> _Text block_
☆ ☆ ☆ ☆ ☆ ☆ ☆

The results of molecular dynamics simulation of DCS and CURS complex at 50ns are shown in the figure.The RMSD of the skeleton between the initial structure of the complex and the simulated structure is calculated, and the results show that the structure of the complex reaches stability at about 10ns, and the RMSD is maintained at ~0.15 nm (1.5 A). This further proves that the complex structure of the two proteins is very stable and there is an interaction between the two proteins.

Figure 6. Molecular dynamics simulation of the DCS and CURS complex model. (a) Skeleton RMSD between the initial structure and the simulated structure of the DCS and CURS complex. The simulation time was 50 ns, and the RMSD of the complex model was ~0.15 nm (1.5 A). (b) Molecular dynamics traces of DCS and CURS complex in solution, simulated 50ns. (c) Comparison of the initial structure(red) with the 50ns molecular dynamics simulated structure(blue)

Based on the molecular dynamics simulation results of 50ns, the stability of each part of the complex was further evaluated.The results showed that the C-terminal and N-terminal residues of the two proteins and residues in other regions of the complex had low b-factor and RMSF, indicating that these regions of the complex had good stability.

Figure 7. Stability of various parts of the DCS and CURS complex. (a) DCS and CURS complex 3D model, which was colored by B-factor. (b) RMSF of each residue relative to the start model during the 50ns simulation of DCS. (c) RMSF of each residue relative to the start model during the 50ns simulation of CURS

Prediction of fusion protein pockets

In order to explore the catalytic mechanism of the constructed fusion protein to the substrate, the machine learning algorithm was used to predict the pocket of the fusion protein model, and the results showed that there were two pockets in the fusion protein, Pocket-1 was located in the curs part of the fusion protein, and Pocket-2 was located in the DCS part of the fusion protein.

☆ ☆ ☆ ☆ ☆ ☆ ☆

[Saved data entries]
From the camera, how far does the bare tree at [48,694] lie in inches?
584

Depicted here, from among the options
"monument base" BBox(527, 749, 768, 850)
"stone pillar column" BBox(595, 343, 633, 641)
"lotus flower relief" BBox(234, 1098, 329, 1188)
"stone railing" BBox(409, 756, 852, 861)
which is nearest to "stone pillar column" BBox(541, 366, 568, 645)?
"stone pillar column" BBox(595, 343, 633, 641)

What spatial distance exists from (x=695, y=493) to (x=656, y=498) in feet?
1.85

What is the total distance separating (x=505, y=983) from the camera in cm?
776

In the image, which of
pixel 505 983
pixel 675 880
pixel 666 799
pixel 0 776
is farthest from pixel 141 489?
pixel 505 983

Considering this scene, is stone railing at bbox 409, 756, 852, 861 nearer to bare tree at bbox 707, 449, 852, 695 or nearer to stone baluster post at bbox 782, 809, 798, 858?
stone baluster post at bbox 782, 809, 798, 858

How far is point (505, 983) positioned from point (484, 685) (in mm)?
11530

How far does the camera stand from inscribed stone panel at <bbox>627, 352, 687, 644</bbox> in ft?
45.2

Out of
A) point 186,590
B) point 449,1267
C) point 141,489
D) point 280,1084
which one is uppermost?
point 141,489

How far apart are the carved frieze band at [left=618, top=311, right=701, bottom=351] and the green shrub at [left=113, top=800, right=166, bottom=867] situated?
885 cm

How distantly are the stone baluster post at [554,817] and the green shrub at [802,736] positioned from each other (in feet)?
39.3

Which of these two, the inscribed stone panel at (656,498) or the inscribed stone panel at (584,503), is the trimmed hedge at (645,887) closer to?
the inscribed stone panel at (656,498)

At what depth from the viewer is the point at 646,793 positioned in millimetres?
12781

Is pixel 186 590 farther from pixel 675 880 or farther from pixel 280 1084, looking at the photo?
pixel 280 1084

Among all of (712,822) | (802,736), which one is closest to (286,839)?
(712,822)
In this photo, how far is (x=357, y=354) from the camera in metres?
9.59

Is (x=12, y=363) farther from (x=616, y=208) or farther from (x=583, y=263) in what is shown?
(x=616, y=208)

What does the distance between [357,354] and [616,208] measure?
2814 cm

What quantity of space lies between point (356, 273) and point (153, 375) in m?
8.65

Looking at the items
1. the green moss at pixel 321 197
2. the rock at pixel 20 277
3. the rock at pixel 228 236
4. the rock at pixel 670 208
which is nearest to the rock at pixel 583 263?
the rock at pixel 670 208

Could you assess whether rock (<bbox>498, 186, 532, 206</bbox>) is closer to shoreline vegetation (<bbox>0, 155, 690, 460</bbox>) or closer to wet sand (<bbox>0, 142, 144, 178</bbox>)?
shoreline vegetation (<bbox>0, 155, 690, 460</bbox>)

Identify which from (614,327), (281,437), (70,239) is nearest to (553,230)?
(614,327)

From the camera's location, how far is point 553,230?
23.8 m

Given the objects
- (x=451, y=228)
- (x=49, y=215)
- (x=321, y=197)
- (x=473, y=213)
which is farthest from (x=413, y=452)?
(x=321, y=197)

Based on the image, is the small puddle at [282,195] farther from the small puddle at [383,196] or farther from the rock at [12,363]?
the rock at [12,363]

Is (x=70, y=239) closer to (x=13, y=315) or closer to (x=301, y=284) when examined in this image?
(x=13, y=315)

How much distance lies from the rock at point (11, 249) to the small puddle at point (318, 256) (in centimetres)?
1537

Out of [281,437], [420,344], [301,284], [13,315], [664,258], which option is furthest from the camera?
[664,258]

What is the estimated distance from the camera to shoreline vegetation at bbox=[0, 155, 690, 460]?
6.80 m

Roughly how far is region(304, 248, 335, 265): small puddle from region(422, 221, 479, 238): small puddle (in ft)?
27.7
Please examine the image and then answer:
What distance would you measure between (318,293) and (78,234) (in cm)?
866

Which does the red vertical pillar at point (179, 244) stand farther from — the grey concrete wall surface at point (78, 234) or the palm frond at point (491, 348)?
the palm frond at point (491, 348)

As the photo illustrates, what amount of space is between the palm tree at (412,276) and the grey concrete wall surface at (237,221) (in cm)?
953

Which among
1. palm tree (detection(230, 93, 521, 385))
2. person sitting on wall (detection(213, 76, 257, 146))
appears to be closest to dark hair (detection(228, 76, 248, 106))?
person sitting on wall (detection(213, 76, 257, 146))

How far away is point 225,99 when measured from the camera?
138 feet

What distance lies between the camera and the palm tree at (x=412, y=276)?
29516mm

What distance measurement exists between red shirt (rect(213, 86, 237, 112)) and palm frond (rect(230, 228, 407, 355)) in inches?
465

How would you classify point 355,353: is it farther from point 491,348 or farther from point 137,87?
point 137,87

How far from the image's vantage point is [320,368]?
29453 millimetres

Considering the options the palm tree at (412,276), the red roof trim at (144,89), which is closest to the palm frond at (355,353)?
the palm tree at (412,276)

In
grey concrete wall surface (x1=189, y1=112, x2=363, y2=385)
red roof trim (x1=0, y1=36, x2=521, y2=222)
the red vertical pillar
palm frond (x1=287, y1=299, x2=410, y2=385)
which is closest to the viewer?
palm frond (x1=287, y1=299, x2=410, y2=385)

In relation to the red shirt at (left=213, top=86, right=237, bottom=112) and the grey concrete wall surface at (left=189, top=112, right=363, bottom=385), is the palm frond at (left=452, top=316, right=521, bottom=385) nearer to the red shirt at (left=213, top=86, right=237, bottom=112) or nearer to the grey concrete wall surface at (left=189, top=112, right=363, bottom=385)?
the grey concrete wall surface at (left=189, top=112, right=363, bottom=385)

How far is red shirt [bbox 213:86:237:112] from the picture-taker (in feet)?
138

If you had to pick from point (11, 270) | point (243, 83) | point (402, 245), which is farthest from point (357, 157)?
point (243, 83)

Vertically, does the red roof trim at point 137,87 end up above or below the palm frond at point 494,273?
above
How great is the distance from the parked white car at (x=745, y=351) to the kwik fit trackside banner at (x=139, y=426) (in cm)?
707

☆ ☆ ☆ ☆ ☆ ☆ ☆

> _What this exercise asks_
- a) Copy the passage on the DCS and CURS complex from "Prediction of fusion" to "the fusion protein.".
- b) List every figure panel described in the captions of the passage on the DCS and CURS complex, giving each panel's figure number, letter, and content.
- c) Continue the passage on the DCS and CURS complex from the point where it stops.
The data above have no connection to the passage on the DCS and CURS complex.

> _Answers for the tasks_
- a)
Prediction of fusion protein pockets

In order to explore the catalytic mechanism of the constructed fusion protein to the substrate, the machine learning algorithm was used to predict the pocket of the fusion protein model, and the results showed that there were two pockets in the fusion protein, Pocket-1 was located in the curs part of the fusion protein, and Pocket-2 was located in the DCS part of the fusion protein.

- b)
- Figure 6 (a): Skeleton RMSD between the initial structure and the simulated structure of the DCS and CURS complex.
- Figure 6 (b): Molecular dynamics traces of the DCS and CURS complex in solution, simulated for 50 ns.
- Figure 6 (c): Comparison of the initial structure (red) with the 50 ns molecular dynamics simulated structure (blue).
- Figure 7 (a): 3D model of the DCS and CURS complex, colored by B-factor.
- Figure 7 (b): RMSF of each residue relative to the start model during the 50 ns simulation of DCS.
- Figure 7 (c): RMSF of each residue relative to the start model during the 50 ns simulation of CURS.

- c)
Figure 8. Use advanced machine learning algorithms to make pocket predictions for fusion proteins. Blue is Pocket-1, located in the CURS section, and red is Pocket-2, located in the DCS section

Molecular docking of fusion proteins to substrates

AutoDock Vina was used to pair the corresponding two sets of substrate molecules to the corresponding pockets of fusion proteins to obtain the predicted complexes between substrate molecules and fusion proteins.

Figure 9. Molecular docking results of substrate molecules and constructed fusion proteins. The blue ligand is beta ketoacid, the green ligand is Feruloyl CoA, and the orange ligand is Malony CoA. The figure shows the complex conformation of the receptor and ligand with the lowest binding affinity

Interaction of substrate with fusion proteins

Based on the docking results obtained, the possible interaction mechanism between fusion protein and various substrates was analyzed.The results showed that in Pocket-1, there was hydrogen bond interaction between beta-ketoacid and glycine at position 697 of fusion protein, Feruloyl CoA and glutamine at position 662. There is hydrogen bond interaction between lysine and other four amino acids at position 665.

Figure 10. Interaction patterns between residues and substrate molecules beta-ketoacid and Feruloyl CoA in the fusion protein Pocket-1

In Pocket-2, hydrogen bond interactions between multiple residues and substrate molecules were also observed, and salt Bridges were formed between some residues and substrate molecules.These residues played a key role in the catalysis of fusion proteins on substrate molecules. This provides theoretical guidance for further design and modification of fusion proteins.



Figure 11. Interaction patterns between residues and substrate molecules Malonyl CoA and Feruloyl CoA in Pocket-2 fusion protein

Reference

Bryant, P., Pozzati, G. & Elofsson, A. Improved prediction of protein-protein interactions using AlphaFold2. Nat Commun 13, 1265 (2022).
Katsuyama Y, Kita T, Funa N, et al. Curcuminoid biosynthesis by two type III polyketide synthases in the herb Curcuma longa. J Biol C h e m , 2009, 284(17): 11160-11170. Nat Commun 13, 1265 (2022).